▼

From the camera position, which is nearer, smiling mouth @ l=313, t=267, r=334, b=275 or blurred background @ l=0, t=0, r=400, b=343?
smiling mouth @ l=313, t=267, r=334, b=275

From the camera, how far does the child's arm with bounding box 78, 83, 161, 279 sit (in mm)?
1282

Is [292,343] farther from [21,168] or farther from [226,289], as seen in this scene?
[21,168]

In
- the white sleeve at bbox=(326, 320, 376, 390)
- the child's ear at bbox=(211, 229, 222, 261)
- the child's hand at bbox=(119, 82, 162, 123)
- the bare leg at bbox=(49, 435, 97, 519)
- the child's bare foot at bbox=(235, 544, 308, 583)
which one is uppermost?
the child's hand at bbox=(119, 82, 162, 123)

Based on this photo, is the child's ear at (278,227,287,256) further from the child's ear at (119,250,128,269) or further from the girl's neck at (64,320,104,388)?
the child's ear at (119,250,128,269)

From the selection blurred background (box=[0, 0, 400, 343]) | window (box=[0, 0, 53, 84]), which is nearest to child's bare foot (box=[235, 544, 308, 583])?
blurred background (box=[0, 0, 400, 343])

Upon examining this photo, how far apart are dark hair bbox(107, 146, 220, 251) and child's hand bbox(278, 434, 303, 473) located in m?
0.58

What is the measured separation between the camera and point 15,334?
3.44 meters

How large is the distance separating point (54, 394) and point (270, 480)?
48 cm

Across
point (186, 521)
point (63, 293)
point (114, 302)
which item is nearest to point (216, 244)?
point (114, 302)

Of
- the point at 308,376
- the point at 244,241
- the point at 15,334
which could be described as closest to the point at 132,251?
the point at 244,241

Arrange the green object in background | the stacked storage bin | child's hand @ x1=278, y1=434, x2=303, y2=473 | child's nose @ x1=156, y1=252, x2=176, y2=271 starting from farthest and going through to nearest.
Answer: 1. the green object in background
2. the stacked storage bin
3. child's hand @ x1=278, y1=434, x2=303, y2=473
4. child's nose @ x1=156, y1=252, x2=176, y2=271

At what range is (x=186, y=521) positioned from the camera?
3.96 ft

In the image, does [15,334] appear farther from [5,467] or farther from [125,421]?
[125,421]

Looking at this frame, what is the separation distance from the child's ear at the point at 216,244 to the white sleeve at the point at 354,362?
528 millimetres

▲
▼

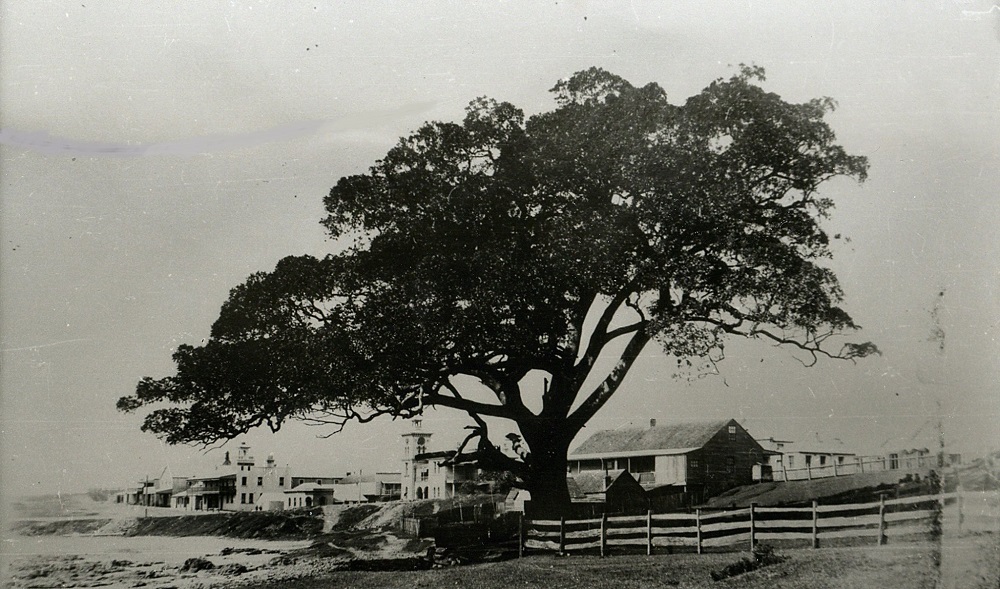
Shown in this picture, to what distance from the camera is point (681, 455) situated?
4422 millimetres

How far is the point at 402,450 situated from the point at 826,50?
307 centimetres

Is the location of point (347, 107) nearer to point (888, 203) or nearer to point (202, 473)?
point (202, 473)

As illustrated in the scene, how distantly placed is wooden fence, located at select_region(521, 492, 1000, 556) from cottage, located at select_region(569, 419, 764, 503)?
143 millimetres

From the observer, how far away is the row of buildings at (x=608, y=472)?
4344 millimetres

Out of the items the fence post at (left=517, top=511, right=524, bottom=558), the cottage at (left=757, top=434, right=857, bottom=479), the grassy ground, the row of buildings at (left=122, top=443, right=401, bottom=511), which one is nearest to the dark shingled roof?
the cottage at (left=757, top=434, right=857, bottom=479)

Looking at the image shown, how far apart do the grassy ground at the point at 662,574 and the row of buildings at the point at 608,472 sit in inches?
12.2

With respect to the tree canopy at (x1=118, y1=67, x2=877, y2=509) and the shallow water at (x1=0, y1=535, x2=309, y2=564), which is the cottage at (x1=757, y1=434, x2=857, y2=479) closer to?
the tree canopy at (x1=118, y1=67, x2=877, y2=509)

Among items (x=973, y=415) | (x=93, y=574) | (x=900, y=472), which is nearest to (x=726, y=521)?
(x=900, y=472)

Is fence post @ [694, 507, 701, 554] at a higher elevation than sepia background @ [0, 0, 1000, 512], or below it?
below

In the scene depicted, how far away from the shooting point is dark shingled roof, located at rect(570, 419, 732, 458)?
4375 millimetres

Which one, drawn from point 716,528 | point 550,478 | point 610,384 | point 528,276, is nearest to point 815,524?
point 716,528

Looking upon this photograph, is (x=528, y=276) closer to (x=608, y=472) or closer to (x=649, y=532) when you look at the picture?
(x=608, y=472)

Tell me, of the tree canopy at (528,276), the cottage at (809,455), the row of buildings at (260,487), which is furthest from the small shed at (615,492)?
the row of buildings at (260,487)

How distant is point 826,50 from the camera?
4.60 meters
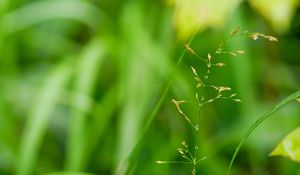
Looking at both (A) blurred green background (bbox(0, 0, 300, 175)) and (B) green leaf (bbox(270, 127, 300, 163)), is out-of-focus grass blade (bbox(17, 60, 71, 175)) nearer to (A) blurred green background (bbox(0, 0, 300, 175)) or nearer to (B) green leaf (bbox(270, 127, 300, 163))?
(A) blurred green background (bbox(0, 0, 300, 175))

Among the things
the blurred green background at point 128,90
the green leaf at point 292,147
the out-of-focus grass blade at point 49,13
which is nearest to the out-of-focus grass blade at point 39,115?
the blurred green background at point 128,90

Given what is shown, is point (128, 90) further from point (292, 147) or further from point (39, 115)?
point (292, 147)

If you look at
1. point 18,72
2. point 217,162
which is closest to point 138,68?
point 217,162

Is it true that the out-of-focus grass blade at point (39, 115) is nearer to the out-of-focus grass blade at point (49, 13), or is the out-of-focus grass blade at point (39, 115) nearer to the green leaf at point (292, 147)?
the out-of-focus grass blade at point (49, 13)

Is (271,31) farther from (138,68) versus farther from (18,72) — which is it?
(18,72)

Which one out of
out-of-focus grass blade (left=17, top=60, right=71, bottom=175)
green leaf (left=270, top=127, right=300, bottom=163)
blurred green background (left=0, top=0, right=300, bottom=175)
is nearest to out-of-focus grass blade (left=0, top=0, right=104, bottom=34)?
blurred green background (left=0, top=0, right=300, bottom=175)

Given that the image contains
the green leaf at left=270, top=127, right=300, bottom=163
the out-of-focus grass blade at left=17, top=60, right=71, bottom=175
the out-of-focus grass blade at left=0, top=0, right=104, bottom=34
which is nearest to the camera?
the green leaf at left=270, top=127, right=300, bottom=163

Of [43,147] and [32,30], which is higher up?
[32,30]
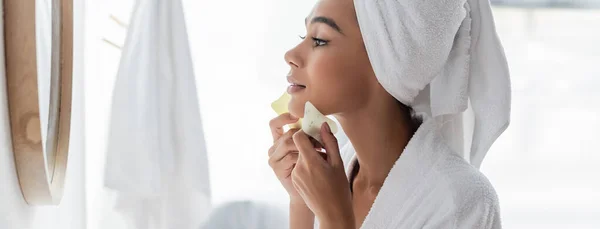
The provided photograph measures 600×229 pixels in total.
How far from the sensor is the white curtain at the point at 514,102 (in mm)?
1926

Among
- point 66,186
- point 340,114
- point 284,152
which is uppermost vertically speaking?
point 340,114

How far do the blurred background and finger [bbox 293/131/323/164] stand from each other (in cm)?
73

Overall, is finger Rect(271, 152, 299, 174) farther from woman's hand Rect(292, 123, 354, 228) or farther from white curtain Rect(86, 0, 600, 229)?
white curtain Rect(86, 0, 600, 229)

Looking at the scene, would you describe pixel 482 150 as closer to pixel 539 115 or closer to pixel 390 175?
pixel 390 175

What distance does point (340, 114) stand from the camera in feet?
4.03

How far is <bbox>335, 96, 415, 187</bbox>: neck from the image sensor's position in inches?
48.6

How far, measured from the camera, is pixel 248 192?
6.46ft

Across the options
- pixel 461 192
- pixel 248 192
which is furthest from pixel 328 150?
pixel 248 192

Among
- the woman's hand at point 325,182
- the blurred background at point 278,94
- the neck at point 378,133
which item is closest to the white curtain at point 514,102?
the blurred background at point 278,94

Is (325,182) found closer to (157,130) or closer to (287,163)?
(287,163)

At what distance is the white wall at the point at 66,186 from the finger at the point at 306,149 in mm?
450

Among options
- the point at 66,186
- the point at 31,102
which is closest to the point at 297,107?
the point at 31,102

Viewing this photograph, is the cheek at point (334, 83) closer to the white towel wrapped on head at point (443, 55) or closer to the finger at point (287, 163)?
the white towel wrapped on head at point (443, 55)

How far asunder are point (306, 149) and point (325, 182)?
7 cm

▲
▼

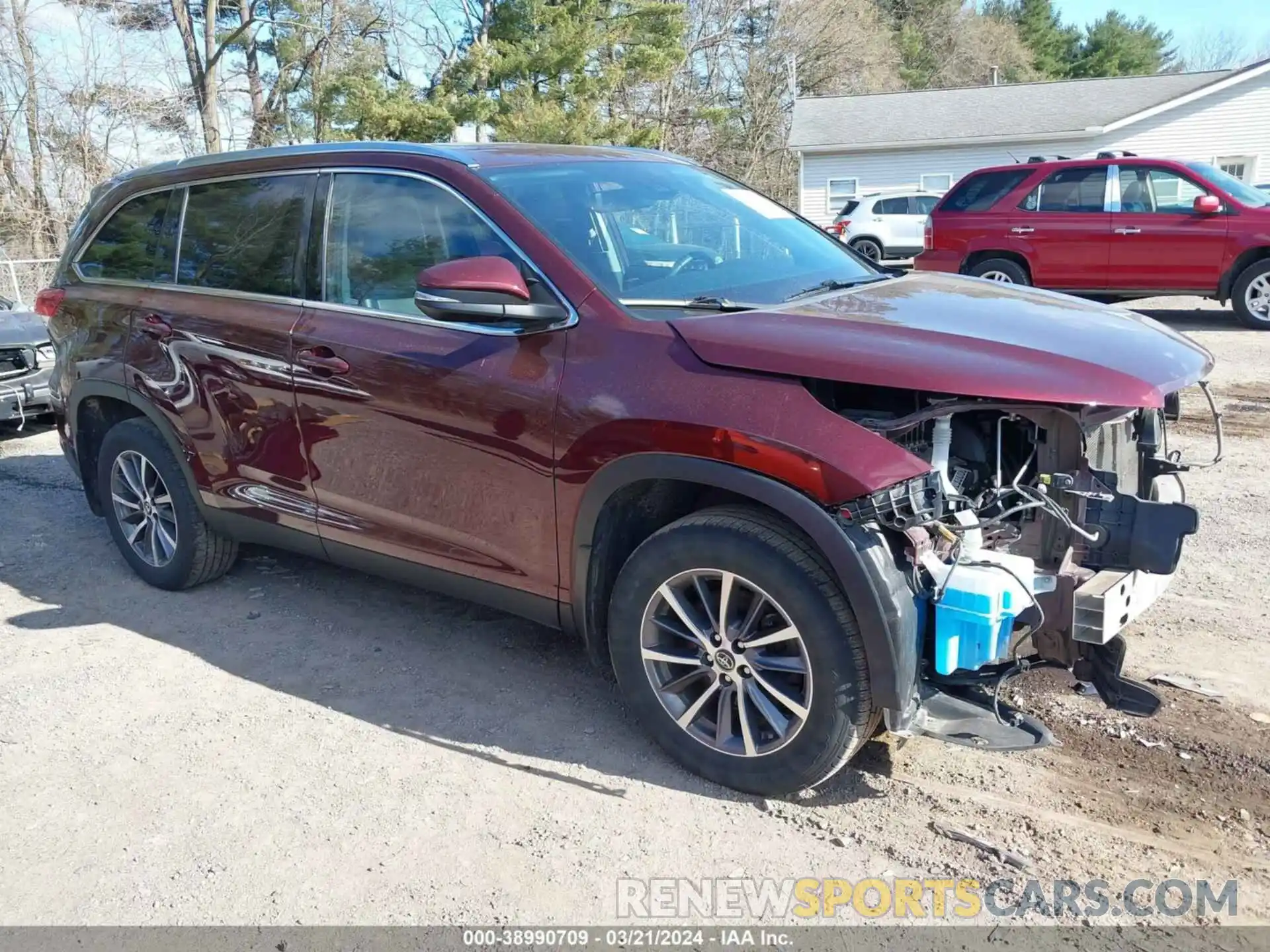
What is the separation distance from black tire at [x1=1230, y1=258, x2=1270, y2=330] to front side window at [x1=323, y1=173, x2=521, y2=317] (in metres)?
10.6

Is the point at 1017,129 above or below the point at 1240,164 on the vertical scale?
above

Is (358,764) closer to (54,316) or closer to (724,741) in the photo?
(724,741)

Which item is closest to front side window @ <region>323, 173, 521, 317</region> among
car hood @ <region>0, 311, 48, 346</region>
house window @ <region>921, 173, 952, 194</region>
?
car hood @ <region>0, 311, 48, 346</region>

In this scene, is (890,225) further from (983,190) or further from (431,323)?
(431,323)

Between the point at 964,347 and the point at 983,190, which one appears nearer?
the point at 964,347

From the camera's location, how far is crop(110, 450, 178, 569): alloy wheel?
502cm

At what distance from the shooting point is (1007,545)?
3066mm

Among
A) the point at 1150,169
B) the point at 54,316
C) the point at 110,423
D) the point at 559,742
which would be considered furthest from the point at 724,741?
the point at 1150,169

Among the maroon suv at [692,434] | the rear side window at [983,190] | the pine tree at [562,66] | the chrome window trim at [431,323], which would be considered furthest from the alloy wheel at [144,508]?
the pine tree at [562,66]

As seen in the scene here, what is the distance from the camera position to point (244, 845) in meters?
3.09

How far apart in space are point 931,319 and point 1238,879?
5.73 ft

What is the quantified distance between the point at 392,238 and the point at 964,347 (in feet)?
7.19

▲

### Task directions
Return every line of the items above that contains the string "canopy", copying each line in full.

### Answer in full
With respect to the tree canopy at (x1=118, y1=67, x2=877, y2=509) and the shallow water at (x1=0, y1=535, x2=309, y2=564), which is the cottage at (x1=757, y1=434, x2=857, y2=479) closer to?
the tree canopy at (x1=118, y1=67, x2=877, y2=509)
Tell me, of the tree canopy at (528,276), the cottage at (809,455), the row of buildings at (260,487), which is furthest from the small shed at (615,492)?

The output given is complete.